Der Webshop holt die Interessenten fast nur mit der bekannten Marke „Bocco“, bei Damenblusen oder modischen Accessoires ist er über die Werbung nicht zu finden. Das bedeutet, dass die Interessenten seine Marke schon kennen, Stammkunden sind und nicht wirklich neu akquiriert werden. Denn wer nach „Bocco“ sucht, weiß was er erwartet. Leider werden diese Erwartungen aber gänzlich enttäuscht.
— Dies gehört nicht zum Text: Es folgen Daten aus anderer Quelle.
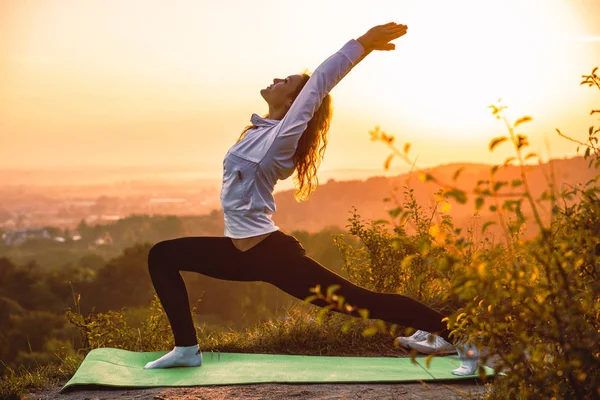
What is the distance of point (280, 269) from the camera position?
13.0 feet

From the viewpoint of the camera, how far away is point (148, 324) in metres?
5.78

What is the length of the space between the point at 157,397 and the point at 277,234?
1130 mm

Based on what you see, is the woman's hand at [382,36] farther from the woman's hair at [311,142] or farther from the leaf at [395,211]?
the leaf at [395,211]

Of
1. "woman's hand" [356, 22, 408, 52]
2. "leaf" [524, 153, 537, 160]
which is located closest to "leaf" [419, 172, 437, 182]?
"leaf" [524, 153, 537, 160]

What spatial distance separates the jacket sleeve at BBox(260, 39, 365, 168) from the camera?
12.7 ft

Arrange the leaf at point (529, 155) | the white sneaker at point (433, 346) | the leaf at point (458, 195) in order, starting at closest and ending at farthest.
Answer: the leaf at point (458, 195), the leaf at point (529, 155), the white sneaker at point (433, 346)

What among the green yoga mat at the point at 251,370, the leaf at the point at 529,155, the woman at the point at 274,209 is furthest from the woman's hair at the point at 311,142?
the leaf at the point at 529,155

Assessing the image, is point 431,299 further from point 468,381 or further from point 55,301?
point 55,301

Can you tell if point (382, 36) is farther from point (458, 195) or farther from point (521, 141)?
point (458, 195)

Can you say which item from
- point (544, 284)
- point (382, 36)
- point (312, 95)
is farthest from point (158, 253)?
point (544, 284)

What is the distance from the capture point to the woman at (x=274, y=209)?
3910 millimetres

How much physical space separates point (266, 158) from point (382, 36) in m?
0.92

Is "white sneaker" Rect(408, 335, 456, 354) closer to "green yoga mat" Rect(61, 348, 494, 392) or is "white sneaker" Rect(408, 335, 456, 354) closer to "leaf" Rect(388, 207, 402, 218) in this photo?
"green yoga mat" Rect(61, 348, 494, 392)

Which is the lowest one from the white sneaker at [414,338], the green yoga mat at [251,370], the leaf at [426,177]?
the green yoga mat at [251,370]
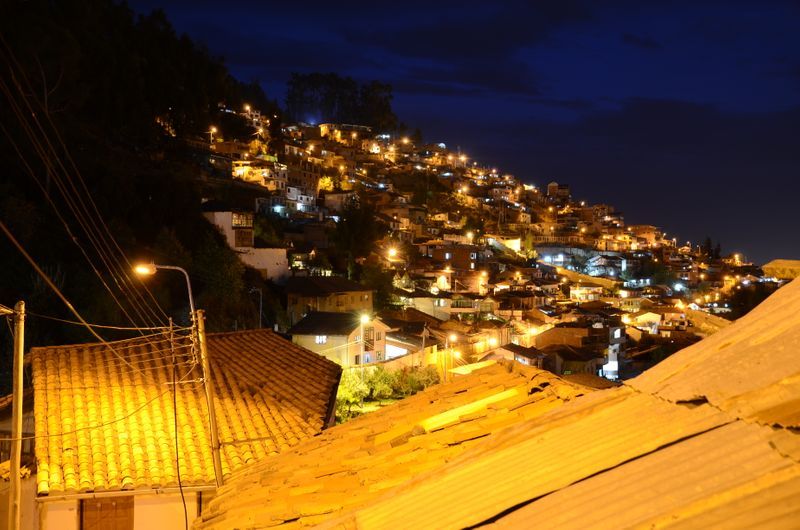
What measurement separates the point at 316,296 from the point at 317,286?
0.79 m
Der Shop ist schlecht zu bedienen, die Suche funktioniert nicht, und der Warenkorb ist nicht auffindbar. Die Bilder der Kleider sind gut, aber leider stimmen die Preise nicht überall mit den beworbenen Preisen überein. Bei der Hotline läuft der Interessent auf ein Call-Center, die „Bocco“ eigentlich nicht kennen. Die meisten Interessenten springen dann wieder ab und behalten „Bocco“ außerdem noch in schlechter Erinnerung. Das verstärkt den schlechten Einfluss auf die Marke, die nun auch in den Boutiquen und Läden gemieden wird. Aus den Berichten geht das nicht hervor.
Jetzt wird Ernesto vieles klar. Bei einer kompletten Auslagerung seines Geschäftes lagert er auch die Qualität des Marketings aus. Der Dienstleister macht keine Analysen, welche Potenziale er hätte und nicht realisiert hat. Ernesto bekommt keine Rückmeldung über die verpassten Chancen und die Beschwerden der Kunden. Über mangelnde Qualität wird nicht berichtet.